James Plachek & Berkeley
One of the houses I grew up in is a 1917 wood-shingle quasi-bungalow at the base of the Berkeley Hills, near the Solano tunnel. The house was designed by James Plachek, who was responsible for the art-moderne Berkeley Library, Berkeley's Heywood Building, Epworth Hall, the Grace Congregational, and a number of other structures throughout the state, including the now-closed UC Theater (also 1917), where I worked on weekends and in the evenings after school in the late 1980s. Plachek built and remodeled a number of theaters between 1915 and 1930, including the Chimes in Oakland and the Lorin (now the Phillips Temple Church) at 3332 Adeline in Berkeley. In the mid 1930s, Plachek was focused primarily on large-scale WPA projects like the immense Moderne Alameda County Courthouse on the shore of Lake Merrit, shown here in Michele Manning's beautiful plein air pastel drawing.
Before my father bought the house, the previous owners hired woodworker and light fixture designer Kip Mesirow, who made a number of alterations and improvements to Chez Panisse (in the same building where, coincidentally, my father lived as a student at UC Berkeley, before it was a restaurant) in the 1970s, and a collaborator of printmaker and illustrator David Lance Goines' - to finish the attic and turn it into a beautiful, raw-redwood-wall master suite, a sort of mixture of rustic cathedral, nordic cabin and Japanese country house.

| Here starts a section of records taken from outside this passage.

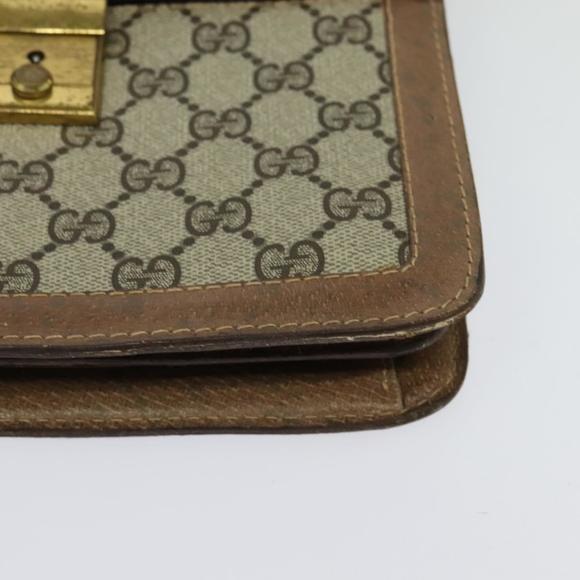 GUCCI GG Supreme Web Sherry Line Shoulder Bag PVC Beige Gold Auth BA3119 - Picture 11 of 16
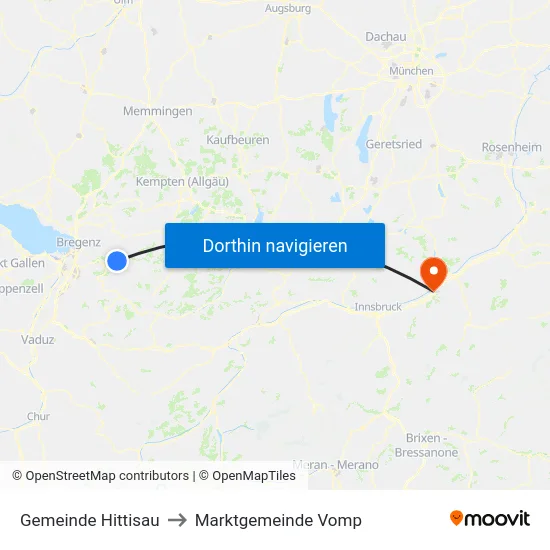 Gemeinde Hittisau to Marktgemeinde Vomp map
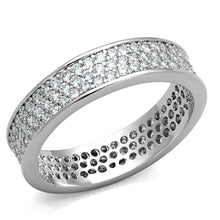 Load image into Gallery viewer, 3W781 - Rhodium Brass Ring with AAA Grade CZ  in Clear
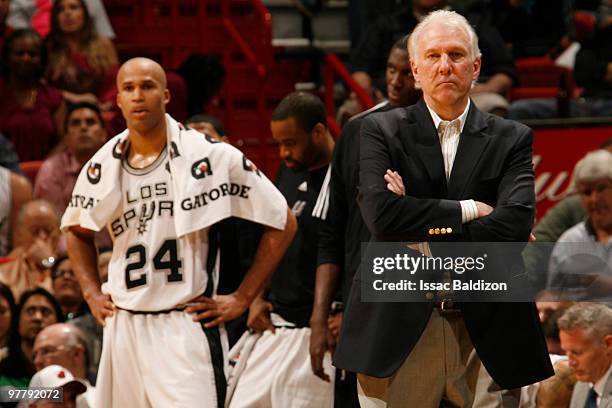 San Antonio Spurs head coach Gregg Popovich watches his team play against the Miami Heat on March 16, 2010 at American Airlines Arena in Miami,...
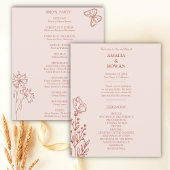 Meadow Blume Misty Rose Hochzeitsprogramm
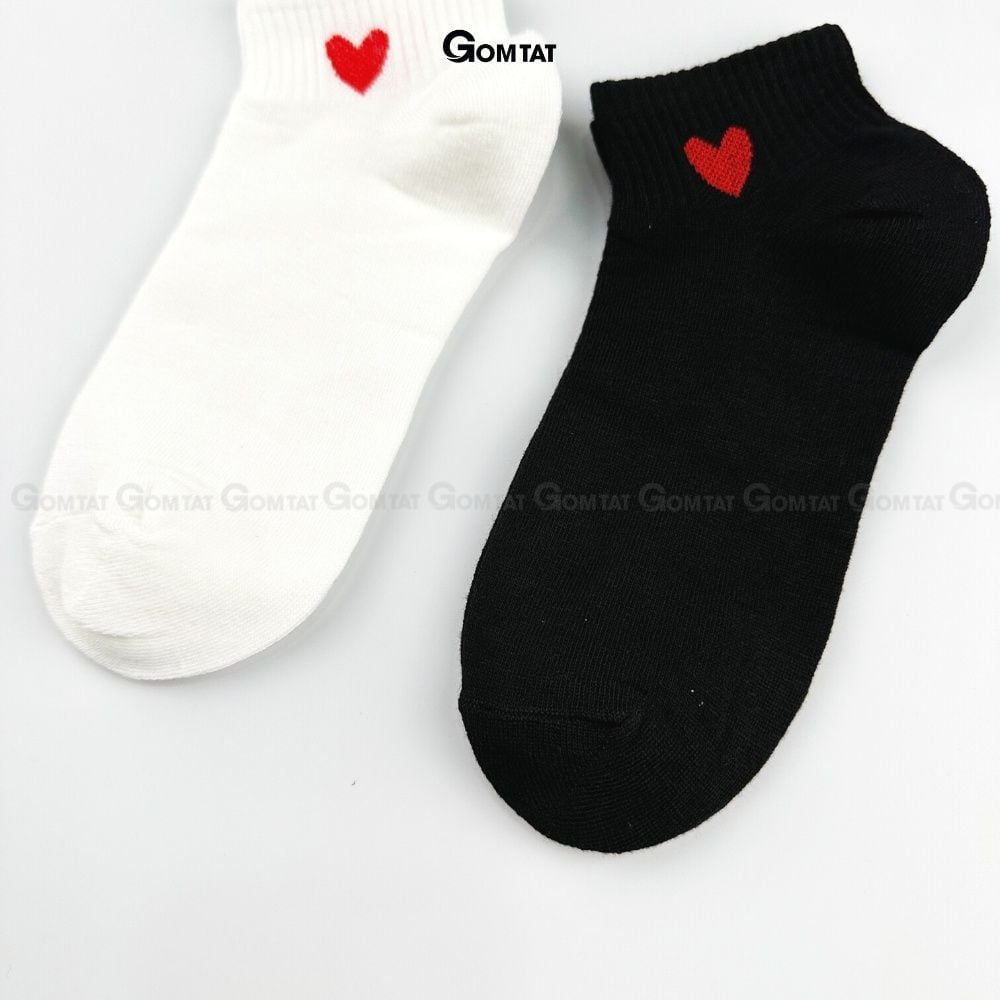 Tất cổ thấp nữ GOMTAT họa tiết trái tim, chất liệu cotton mềm mịn hút ẩm thoáng khí khử mùi êm chân  -TRAITIM-XH-1DOI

Mesirow's improvements to both my father's house and Chez Panisse are a bit more Rennie Mackintosh and Wright than Maybeck, embracing the austere and geometrical forms that Mackintosh loved and Wright emulated; these shapes repeat in much of the Chez Panisse style both in and out of the restaurant itself, most notably Goines' many poster and cookbook designs for the restaurant and the lettering over the restaurant's entrance. Goines even uses the Mackintosh rosette in a few of his own illustrations.